I recently read Ethan Rosenthal's Python Data Science setup, and I loved every line of it. His blog post encapsulates some of the best of the ideas that I wrote about in my Data Science Bootstrap knowledge base. In this blog post, I'd like to share my own data science setup and some new tooling that I've been working on to make it easy to achieve the same goals as I have.

But why all the trouble?

Isn't there a ton of overhead that comes from doing software work? You now suddenly have to manage dependencies, start documenting your functions, add tests... you suddenly can't just store data with code in the repo... I can't just commit the notebook and be done with it?

Let me explain. Data science is no longer solo work, but teamwork. The corollary is this: discipline enables better collaborative work.

Have you encountered the following issues?

  • A notebook that works on your colleague's computer trips up on imports?
  • A notebook that ran on your colleague's machine errors out because you were missing a data file?

PROVIDED INFORMATION:

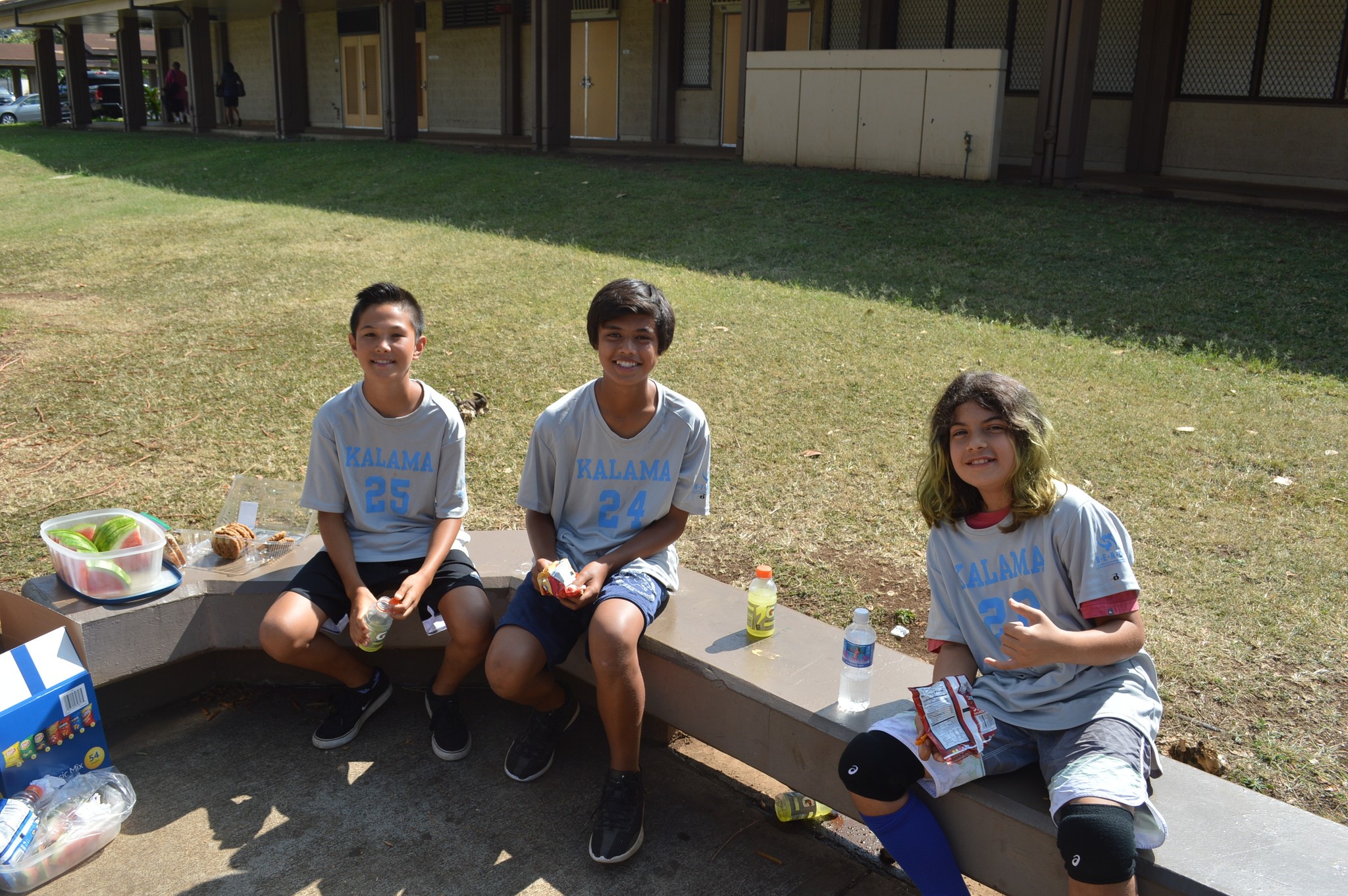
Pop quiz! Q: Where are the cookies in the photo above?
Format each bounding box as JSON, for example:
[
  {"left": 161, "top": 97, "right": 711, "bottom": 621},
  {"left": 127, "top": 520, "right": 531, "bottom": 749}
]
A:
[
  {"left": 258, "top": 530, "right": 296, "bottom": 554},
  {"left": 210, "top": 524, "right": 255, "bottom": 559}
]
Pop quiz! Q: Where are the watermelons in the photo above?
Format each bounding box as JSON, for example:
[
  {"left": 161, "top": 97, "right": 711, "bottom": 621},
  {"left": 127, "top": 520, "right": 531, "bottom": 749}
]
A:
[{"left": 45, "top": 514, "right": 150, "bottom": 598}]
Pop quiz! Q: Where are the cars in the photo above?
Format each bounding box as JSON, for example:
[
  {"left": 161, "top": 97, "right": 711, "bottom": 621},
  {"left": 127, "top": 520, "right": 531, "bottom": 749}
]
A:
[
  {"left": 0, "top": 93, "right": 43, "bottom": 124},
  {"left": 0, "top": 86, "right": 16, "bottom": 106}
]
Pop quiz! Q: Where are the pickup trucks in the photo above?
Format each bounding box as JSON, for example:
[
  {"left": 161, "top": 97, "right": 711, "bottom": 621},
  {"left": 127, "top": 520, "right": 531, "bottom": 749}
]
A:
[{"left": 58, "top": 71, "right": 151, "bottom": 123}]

DIRECTION:
Pick up the blog post on data science setup and discipline in team projects after its final line, continuing in the same voice.

EXERCISE ANSWER:
  • Your PyMC model definition doesn't agree with your colleagues', because you two were independently editing two notebooks that now each contains drifted model code?

These are problems that are solved by thinking more like a software developer and less like a one-off script writer. Let me explain what to optimize for when adopting this mindset.

Optimize for portability

My grad school days taught me the pains of dependency management and dependency isolation, so as soon as I borked my MacBook Air's native Py27 environment, I bought into using conda for environment management. (That's a long, long story I can tell at some other time.) I also had to run code locally and on an HPC machine, and maintaining two separate computation environments means that from the get-go, I had to learn how to maintain portable environments that could work anywhere.

By buying into the conda package manager and the associated environment.yml file early on, it meant I could recreate any project's software environment with a single command conda env update -f environment.yml. (Nowadays I use mamba instead of conda because mamba is faster, but the command is essentially the same.)

Why conda? On one hand, the ability to install conda into my home directory means it is a tool I can use anywhere, as long as I have privileges to install stuff in my home directory (which, yeah, I figure that should always hold true, right? 🙂). On the other hand, I used to find myself on projects where packages could only be installed with ease from conda - this holds especially true for cheminformatics projects that I have worked on.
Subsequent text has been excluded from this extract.